ある日突然馬車に載せられ、『二度と帰ってくるな』との伝言付きで隣国に置き去りにされました。まぁ、そうなるだろうと分かっていて、私も抵抗しなかったのですが」


 レイは平然とそう口にし、クイっと紅茶を飲む。


「そんな……ひどいわ! レイは何も悪いことをしていないのに!」


 言いながら、ヘレナの瞳に涙が浮かぶ。レイの気持ちを考えると、胸がズキズキと痛み、苦しくなった。レイは小さく笑いつつ、ヘレナの手を握り返す。

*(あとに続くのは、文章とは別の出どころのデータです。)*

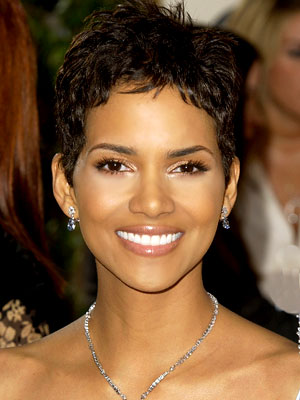 http://cinemagia.files.wordpress.com/2009/12/halle-berry.jpg
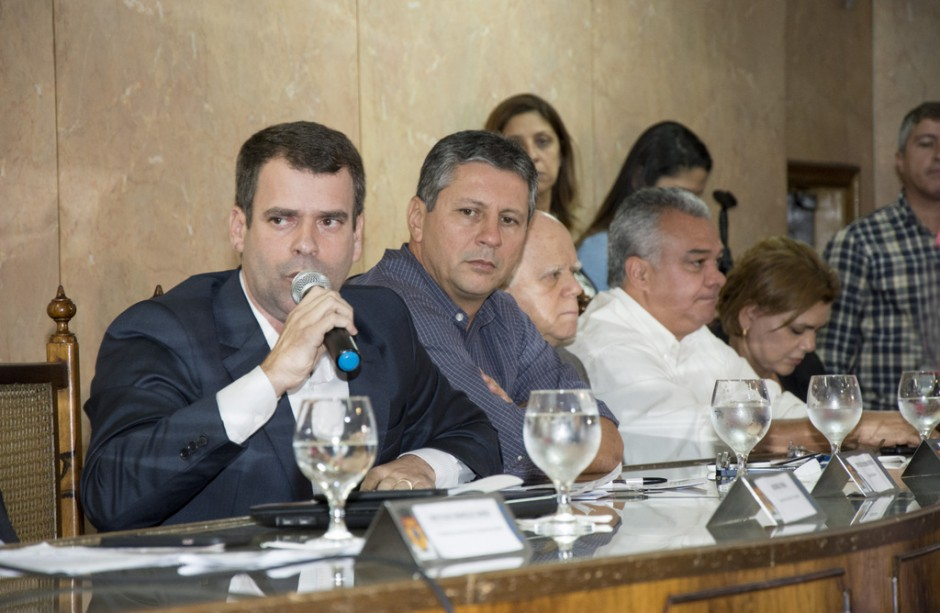 Câmara de Caxias recebe audiência sobre transporte aquaviário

「追放とはそういうものですよ。けれど、ありがとうございます。お嬢様にそう言っていただけるだけで、心が救われます」


 レイはそう言って笑うが、ヘレナは未だ納得がいかない。

 ヘレナはストラスベストに追放された時、途方もない気持ちに陥った。行く当てもなく、頼れる人もおらず、どうやって生きて行こうと――――これから生きて行けるのだろうかと、そう思った。
 そんな時、ヘレナの前にレイが現れた。レイが居たからヘレナは救われた。もしも彼があそこに居なかったら、ヘレナは絶望に呑み込まれていただろう。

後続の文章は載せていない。